TASK TO COMPLETE: Count the lines in the items below that contain the word "closest", and reply with only that number.

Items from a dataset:
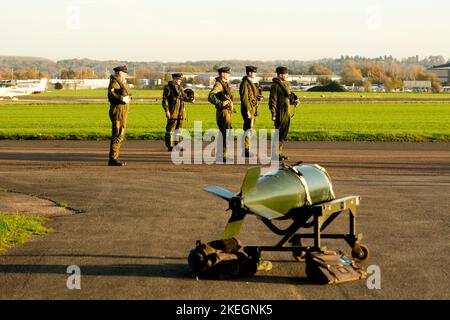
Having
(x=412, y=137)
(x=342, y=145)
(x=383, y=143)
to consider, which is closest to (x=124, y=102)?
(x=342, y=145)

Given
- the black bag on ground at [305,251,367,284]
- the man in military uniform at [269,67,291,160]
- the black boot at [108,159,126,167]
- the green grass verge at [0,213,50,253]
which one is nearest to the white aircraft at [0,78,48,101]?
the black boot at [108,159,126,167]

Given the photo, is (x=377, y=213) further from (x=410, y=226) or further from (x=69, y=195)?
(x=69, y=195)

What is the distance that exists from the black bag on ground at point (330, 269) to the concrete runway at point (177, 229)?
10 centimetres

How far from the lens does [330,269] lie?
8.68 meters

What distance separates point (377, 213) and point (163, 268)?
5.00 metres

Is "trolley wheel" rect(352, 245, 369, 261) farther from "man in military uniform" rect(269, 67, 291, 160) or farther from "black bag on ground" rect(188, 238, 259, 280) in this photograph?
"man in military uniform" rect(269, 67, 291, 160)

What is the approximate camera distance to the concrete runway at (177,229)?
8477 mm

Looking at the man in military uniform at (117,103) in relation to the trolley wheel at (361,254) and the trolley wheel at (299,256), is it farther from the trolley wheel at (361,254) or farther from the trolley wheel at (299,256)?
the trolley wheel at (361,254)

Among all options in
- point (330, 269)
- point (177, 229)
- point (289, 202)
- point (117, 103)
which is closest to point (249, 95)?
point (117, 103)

* * *

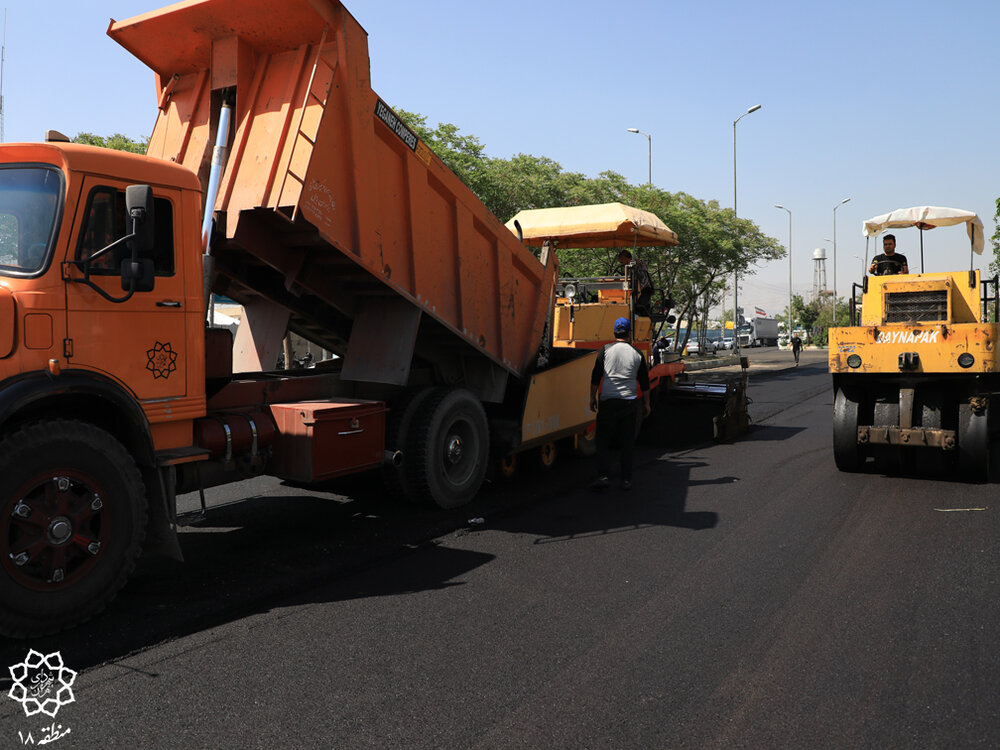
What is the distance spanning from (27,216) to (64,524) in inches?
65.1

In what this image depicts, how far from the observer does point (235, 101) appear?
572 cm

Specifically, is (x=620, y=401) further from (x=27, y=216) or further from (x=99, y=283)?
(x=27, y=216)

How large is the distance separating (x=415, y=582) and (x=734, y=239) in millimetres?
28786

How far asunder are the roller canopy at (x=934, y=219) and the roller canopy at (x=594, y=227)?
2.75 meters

SOLUTION TO THE EXERCISE: 2